Extracted records:
------
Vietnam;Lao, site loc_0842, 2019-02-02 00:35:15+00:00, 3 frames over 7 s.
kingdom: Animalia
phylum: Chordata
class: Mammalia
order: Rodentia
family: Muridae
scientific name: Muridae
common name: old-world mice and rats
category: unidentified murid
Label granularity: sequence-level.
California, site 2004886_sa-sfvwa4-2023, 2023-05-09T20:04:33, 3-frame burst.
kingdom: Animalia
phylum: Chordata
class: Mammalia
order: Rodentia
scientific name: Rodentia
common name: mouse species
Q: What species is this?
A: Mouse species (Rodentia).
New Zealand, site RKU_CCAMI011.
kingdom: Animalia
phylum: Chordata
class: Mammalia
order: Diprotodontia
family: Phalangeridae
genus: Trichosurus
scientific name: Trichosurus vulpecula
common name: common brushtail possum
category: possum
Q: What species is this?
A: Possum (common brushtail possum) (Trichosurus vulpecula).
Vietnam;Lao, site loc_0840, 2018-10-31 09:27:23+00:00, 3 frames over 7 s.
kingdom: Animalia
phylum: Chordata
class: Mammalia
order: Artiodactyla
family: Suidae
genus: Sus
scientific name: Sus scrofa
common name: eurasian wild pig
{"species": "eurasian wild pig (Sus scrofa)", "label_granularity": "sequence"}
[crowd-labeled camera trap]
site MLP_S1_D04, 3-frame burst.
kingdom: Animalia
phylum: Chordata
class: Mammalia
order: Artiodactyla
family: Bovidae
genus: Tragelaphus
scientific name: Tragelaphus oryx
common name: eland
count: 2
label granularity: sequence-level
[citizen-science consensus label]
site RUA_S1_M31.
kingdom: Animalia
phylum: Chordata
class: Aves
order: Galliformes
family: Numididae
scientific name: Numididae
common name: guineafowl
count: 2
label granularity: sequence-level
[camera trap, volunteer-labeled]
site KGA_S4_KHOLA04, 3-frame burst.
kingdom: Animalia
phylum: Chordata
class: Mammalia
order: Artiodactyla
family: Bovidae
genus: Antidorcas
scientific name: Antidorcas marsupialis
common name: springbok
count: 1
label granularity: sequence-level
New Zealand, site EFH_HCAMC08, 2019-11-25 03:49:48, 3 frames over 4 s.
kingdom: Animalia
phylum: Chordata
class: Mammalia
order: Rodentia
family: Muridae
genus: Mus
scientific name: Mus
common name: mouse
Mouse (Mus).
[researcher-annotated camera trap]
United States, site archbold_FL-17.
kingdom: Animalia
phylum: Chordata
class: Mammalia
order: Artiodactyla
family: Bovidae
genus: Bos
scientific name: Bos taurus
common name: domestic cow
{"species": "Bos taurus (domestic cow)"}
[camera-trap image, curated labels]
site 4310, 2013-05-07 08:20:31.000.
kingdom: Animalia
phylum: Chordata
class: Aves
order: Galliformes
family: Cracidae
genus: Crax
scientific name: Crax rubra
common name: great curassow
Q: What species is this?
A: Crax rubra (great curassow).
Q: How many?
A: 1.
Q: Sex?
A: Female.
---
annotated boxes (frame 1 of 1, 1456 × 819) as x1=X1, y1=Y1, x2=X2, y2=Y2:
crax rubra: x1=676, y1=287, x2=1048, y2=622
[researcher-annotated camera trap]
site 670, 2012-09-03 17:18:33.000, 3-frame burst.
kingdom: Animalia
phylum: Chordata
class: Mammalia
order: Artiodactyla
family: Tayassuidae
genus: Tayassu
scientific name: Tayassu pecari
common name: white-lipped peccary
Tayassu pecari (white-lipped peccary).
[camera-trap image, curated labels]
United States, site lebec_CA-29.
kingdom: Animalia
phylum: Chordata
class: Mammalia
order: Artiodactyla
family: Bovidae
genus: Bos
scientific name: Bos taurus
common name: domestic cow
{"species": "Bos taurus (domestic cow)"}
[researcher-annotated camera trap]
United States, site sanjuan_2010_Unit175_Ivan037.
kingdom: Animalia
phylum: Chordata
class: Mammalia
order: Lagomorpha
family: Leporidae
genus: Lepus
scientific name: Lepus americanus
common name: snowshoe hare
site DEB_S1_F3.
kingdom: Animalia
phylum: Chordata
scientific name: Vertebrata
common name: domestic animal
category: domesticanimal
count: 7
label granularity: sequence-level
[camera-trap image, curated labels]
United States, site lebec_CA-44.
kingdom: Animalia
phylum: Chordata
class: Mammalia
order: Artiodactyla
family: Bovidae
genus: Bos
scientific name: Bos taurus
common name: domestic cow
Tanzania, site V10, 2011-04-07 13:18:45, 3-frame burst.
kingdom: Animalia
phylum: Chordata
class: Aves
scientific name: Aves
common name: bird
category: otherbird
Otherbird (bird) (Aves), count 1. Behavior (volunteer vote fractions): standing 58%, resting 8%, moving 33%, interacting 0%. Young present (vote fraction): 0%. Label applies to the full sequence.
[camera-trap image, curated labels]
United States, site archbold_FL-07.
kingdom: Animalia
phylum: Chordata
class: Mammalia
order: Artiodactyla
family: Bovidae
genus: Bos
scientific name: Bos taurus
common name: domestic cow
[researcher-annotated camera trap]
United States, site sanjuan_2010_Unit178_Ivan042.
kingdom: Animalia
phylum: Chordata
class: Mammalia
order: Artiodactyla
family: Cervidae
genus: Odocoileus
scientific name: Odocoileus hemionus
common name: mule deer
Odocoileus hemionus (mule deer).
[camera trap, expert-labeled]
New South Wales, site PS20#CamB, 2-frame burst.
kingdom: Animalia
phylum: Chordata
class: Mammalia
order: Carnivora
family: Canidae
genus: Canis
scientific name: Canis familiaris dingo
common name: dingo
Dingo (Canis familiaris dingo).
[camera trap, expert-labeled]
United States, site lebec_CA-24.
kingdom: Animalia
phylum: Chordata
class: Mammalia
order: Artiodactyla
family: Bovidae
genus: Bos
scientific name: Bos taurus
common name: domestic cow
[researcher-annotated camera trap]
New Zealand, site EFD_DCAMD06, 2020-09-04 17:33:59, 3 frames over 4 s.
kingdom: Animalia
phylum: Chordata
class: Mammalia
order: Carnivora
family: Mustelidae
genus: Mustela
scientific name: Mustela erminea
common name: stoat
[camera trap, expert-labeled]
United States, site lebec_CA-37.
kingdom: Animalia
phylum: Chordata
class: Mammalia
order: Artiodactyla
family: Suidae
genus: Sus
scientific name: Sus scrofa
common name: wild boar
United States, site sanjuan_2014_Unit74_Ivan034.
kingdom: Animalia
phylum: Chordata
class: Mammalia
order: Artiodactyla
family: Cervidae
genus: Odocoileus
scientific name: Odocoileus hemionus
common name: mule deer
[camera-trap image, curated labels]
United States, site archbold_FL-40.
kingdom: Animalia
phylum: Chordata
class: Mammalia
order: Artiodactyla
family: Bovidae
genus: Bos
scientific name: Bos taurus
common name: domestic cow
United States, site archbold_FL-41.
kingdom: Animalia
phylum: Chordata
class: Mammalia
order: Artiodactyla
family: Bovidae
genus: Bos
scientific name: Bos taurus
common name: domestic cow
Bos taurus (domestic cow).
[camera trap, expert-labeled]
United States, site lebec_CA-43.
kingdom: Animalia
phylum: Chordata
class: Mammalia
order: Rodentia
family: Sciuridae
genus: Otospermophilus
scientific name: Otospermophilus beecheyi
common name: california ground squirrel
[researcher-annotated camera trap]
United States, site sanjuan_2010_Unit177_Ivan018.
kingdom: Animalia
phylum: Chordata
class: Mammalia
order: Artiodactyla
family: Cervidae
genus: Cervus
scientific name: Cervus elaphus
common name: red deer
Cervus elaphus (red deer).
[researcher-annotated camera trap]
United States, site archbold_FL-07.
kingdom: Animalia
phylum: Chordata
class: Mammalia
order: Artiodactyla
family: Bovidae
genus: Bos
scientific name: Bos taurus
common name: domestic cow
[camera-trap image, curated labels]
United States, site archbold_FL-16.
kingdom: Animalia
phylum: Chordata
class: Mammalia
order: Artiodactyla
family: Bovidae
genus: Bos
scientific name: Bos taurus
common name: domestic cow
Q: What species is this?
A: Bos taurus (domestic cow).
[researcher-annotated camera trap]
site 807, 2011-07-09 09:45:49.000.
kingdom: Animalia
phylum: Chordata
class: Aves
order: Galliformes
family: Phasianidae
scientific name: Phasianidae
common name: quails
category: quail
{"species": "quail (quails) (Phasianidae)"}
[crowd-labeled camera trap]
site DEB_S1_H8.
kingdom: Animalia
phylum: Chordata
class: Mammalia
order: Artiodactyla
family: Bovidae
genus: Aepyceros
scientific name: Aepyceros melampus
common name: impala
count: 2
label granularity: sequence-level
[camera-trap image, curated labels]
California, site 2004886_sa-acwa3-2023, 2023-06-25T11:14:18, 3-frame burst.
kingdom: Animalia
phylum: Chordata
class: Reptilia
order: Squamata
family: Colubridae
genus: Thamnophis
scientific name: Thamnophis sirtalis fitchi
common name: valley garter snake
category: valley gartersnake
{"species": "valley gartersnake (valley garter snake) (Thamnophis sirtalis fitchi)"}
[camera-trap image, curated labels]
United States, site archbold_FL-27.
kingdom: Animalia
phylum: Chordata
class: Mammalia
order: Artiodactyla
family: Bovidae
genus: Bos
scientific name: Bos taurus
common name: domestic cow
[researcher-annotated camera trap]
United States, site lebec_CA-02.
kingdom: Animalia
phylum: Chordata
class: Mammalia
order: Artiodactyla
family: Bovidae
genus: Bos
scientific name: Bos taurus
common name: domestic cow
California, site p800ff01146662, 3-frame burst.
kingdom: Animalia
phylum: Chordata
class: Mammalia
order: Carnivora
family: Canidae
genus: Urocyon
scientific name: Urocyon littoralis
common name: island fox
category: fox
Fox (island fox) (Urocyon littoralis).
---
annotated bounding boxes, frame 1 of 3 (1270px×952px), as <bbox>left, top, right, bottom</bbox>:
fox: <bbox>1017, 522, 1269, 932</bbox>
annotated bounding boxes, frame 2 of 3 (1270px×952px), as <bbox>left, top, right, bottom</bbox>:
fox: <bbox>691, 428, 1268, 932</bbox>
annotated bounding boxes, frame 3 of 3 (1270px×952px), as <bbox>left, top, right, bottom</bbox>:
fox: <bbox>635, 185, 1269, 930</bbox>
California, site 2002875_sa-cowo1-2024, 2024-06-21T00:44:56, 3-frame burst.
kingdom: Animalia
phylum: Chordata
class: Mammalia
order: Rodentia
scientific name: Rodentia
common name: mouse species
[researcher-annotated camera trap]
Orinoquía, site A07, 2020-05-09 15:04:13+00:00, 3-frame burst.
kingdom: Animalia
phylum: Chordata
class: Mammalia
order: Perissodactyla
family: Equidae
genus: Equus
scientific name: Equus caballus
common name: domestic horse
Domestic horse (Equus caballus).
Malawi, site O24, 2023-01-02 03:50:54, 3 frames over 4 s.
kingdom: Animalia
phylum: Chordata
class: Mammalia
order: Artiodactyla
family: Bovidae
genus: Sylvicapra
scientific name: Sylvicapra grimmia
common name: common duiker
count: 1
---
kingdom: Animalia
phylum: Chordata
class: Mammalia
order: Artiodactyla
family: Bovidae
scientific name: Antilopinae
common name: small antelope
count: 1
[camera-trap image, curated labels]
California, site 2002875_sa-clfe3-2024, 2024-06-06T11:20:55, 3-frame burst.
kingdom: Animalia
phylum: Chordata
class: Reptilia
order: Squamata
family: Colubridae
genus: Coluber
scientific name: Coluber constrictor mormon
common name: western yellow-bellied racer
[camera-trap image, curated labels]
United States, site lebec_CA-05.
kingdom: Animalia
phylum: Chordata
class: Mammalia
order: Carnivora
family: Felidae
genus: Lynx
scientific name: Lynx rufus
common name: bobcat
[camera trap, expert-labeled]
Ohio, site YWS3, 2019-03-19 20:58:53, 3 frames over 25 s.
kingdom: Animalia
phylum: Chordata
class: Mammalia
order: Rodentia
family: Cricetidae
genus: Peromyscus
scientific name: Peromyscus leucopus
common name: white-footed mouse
------
Problem to solve: Given the records above, return exactly the lines starting at the line containing "category: otherbird" and ending at the line containing "United States, site sanjuan_2014_Unit74_Ivan034.", including both.

Written reply:
category: otherbird
Otherbird (bird) (Aves), count 1. Behavior (volunteer vote fractions): standing 58%, resting 8%, moving 33%, interacting 0%. Young present (vote fraction): 0%. Label applies to the full sequence.
[camera-trap image, curated labels]
United States, site archbold_FL-07.
kingdom: Animalia
phylum: Chordata
class: Mammalia
order: Artiodactyla
family: Bovidae
genus: Bos
scientific name: Bos taurus
common name: domestic cow
[researcher-annotated camera trap]
United States, site sanjuan_2010_Unit178_Ivan042.
kingdom: Animalia
phylum: Chordata
class: Mammalia
order: Artiodactyla
family: Cervidae
genus: Odocoileus
scientific name: Odocoileus hemionus
common name: mule deer
Odocoileus hemionus (mule deer).
[camera trap, expert-labeled]
New South Wales, site PS20#CamB, 2-frame burst.
kingdom: Animalia
phylum: Chordata
class: Mammalia
order: Carnivora
family: Canidae
genus: Canis
scientific name: Canis familiaris dingo
common name: dingo
Dingo (Canis familiaris dingo).
[camera trap, expert-labeled]
United States, site lebec_CA-24.
kingdom: Animalia
phylum: Chordata
class: Mammalia
order: Artiodactyla
family: Bovidae
genus: Bos
scientific name: Bos taurus
common name: domestic cow
[researcher-annotated camera trap]
New Zealand, site EFD_DCAMD06, 2020-09-04 17:33:59, 3 frames over 4 s.
kingdom: Animalia
phylum: Chordata
class: Mammalia
order: Carnivora
family: Mustelidae
genus: Mustela
scientific name: Mustela erminea
common name: stoat
[camera trap, expert-labeled]
United States, site lebec_CA-37.
kingdom: Animalia
phylum: Chordata
class: Mammalia
order: Artiodactyla
family: Suidae
genus: Sus
scientific name: Sus scrofa
common name: wild boar
United States, site sanjuan_2014_Unit74_Ivan034.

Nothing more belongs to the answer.